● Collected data
-----
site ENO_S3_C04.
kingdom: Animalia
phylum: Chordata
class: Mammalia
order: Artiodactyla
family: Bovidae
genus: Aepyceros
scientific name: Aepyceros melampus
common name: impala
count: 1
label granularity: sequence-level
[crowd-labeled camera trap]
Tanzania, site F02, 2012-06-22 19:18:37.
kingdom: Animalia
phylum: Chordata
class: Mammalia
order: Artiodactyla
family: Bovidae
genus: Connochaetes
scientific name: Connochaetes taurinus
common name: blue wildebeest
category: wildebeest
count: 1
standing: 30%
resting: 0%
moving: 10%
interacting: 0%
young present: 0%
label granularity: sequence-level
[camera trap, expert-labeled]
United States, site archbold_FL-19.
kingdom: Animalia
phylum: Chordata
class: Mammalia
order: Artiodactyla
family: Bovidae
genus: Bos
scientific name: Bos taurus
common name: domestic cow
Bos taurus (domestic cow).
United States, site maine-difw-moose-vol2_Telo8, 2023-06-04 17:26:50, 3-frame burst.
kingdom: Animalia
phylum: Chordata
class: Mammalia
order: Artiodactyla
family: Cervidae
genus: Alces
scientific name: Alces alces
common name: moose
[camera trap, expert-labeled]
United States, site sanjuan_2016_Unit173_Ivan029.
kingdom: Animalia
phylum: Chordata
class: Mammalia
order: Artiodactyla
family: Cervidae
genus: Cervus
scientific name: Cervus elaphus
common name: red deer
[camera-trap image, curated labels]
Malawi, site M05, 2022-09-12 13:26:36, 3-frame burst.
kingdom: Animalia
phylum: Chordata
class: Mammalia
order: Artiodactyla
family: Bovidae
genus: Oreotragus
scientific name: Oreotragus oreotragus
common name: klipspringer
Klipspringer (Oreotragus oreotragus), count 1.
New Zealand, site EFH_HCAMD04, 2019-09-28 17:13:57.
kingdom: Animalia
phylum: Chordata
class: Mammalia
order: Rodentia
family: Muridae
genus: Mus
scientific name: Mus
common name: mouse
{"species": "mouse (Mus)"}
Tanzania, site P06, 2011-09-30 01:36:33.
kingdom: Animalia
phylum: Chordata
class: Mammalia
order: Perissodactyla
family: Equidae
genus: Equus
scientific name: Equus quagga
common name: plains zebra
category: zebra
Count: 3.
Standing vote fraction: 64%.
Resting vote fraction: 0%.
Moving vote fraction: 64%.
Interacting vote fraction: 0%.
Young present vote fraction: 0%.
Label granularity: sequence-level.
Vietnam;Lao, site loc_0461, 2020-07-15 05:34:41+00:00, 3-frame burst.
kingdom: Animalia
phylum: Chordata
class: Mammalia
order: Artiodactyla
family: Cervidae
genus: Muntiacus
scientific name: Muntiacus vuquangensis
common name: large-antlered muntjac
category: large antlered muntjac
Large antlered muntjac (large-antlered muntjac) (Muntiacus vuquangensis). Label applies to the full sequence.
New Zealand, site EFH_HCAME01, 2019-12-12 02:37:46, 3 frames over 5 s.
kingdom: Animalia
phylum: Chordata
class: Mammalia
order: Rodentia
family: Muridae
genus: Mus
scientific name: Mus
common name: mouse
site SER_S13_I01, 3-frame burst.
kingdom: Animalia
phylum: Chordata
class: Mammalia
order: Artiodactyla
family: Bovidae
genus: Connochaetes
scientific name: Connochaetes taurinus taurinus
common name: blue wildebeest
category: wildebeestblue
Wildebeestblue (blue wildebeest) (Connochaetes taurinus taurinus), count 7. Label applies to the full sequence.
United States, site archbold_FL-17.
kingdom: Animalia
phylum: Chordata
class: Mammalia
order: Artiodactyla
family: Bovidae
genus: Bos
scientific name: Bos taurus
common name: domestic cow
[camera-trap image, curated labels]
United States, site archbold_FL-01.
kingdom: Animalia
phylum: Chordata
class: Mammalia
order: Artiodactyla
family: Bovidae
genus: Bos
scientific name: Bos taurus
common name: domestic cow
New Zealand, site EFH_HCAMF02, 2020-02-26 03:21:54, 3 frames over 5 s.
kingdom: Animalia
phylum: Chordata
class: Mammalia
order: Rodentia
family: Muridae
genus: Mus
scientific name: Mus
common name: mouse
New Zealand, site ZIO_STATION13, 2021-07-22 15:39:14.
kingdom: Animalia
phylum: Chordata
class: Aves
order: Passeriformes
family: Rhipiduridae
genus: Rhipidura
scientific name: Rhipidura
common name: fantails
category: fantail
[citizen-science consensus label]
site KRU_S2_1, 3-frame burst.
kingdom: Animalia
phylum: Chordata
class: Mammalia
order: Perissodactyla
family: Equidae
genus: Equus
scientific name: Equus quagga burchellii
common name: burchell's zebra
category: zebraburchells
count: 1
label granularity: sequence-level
-----
● About this task
Search the data for the string "Tanzania" and copy each line where it appears.

● Solution
Tanzania, site F02, 2012-06-22 19:18:37.
Tanzania, site P06, 2011-09-30 01:36:33.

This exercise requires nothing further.